Task details: Copy the lines of data starting at the line that contains "In this provided" and ending at the line that contains "Answer: the tree", both included, with no change.
^^^^^^^^^^^^^^^^
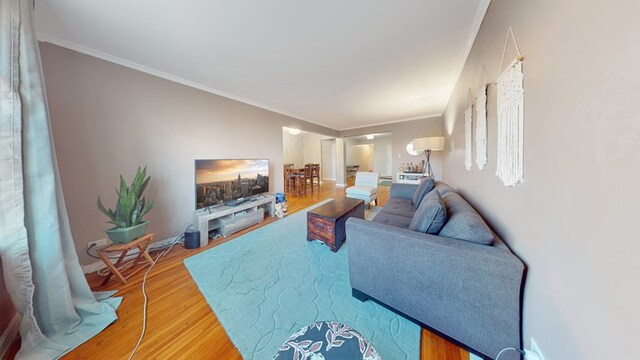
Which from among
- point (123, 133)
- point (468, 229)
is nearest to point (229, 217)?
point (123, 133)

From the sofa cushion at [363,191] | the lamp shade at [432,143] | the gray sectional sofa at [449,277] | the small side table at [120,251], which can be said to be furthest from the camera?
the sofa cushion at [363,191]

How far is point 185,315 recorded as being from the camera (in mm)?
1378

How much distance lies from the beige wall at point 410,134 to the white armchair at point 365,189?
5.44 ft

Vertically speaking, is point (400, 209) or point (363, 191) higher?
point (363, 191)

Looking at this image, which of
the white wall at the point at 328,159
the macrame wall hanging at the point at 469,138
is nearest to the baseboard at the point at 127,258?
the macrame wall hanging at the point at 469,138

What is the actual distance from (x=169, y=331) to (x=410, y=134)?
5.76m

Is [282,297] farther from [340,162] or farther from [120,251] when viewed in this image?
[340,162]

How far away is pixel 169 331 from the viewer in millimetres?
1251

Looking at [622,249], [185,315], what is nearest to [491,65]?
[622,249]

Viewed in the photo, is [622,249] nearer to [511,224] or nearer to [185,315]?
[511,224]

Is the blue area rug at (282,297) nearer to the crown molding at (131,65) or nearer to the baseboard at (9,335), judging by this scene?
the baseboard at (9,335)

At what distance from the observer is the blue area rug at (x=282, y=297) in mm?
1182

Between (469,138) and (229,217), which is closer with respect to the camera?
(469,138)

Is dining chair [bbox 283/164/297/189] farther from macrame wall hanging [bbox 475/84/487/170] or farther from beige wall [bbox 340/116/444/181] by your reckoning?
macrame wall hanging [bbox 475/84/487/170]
^^^^^^^^^^^^^^^^
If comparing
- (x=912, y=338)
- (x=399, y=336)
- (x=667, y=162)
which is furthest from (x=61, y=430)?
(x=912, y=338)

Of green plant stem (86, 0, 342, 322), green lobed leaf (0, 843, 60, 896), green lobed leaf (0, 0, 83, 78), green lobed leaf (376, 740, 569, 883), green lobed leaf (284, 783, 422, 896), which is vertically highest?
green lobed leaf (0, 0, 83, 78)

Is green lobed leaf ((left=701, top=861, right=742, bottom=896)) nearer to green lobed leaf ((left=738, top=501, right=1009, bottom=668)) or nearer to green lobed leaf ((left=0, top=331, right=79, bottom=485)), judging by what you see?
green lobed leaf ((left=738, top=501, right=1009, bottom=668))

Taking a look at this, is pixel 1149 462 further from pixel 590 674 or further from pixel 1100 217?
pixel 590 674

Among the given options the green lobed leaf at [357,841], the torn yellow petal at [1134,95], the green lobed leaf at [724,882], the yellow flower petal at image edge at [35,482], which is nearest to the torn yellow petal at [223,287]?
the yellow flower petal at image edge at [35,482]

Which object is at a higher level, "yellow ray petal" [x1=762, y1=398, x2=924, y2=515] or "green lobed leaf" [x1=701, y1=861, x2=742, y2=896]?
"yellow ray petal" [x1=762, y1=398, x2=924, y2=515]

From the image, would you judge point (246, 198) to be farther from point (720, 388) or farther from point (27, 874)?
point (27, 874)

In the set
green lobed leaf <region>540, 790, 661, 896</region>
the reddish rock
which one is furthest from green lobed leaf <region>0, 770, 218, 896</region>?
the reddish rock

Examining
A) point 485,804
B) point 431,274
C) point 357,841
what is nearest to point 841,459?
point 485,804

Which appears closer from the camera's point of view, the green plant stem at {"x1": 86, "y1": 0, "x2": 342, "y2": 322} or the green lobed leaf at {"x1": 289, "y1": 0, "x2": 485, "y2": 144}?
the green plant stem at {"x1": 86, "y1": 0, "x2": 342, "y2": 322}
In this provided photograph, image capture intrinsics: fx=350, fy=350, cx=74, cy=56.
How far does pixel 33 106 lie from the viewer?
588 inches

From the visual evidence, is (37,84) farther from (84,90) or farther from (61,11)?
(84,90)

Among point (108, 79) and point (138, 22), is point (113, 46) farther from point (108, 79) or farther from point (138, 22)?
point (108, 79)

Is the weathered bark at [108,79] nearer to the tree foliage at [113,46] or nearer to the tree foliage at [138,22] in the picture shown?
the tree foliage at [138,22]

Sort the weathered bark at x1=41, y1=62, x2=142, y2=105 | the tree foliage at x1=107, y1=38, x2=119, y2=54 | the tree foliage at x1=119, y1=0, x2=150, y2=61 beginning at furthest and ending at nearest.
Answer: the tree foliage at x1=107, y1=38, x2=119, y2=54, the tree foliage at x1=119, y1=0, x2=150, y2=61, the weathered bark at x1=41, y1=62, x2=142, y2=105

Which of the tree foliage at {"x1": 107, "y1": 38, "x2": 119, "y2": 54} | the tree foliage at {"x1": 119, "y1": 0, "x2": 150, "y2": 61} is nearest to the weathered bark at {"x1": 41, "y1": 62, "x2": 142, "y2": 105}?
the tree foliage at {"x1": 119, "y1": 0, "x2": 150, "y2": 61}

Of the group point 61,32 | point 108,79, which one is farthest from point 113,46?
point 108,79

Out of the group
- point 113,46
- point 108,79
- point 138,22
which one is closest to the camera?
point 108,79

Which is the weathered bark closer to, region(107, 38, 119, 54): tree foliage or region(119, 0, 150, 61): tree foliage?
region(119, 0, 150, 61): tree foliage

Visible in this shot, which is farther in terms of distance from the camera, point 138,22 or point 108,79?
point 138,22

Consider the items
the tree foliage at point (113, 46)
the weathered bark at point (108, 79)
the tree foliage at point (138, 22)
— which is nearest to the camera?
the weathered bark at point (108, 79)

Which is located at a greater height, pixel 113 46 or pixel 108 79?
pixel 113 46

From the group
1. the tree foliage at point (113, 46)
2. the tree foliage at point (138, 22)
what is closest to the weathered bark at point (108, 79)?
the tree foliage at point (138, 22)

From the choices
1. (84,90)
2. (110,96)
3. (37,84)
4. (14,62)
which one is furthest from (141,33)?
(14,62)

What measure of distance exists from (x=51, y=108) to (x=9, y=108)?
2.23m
^^^^^^^^^^^^^^^^
Full solution:
In this provided photograph, image capture intrinsics: fx=350, fy=350, cx=74, cy=56.
How far does pixel 33 106 lie from the viewer?
588 inches

From the visual evidence, is (37,84) farther from (84,90) or farther from (61,11)?
(84,90)

Among point (108, 79) and point (138, 22), is point (113, 46) farther from point (108, 79) or farther from point (138, 22)?
point (108, 79)

Is the weathered bark at [108,79] nearer to the tree foliage at [113,46] or nearer to the tree foliage at [138,22] in the picture shown?
the tree foliage at [138,22]

Sort the weathered bark at x1=41, y1=62, x2=142, y2=105 | the tree foliage at x1=107, y1=38, x2=119, y2=54 | the tree foliage at x1=119, y1=0, x2=150, y2=61 beginning at furthest and ending at nearest.
Answer: the tree foliage at x1=107, y1=38, x2=119, y2=54, the tree foliage at x1=119, y1=0, x2=150, y2=61, the weathered bark at x1=41, y1=62, x2=142, y2=105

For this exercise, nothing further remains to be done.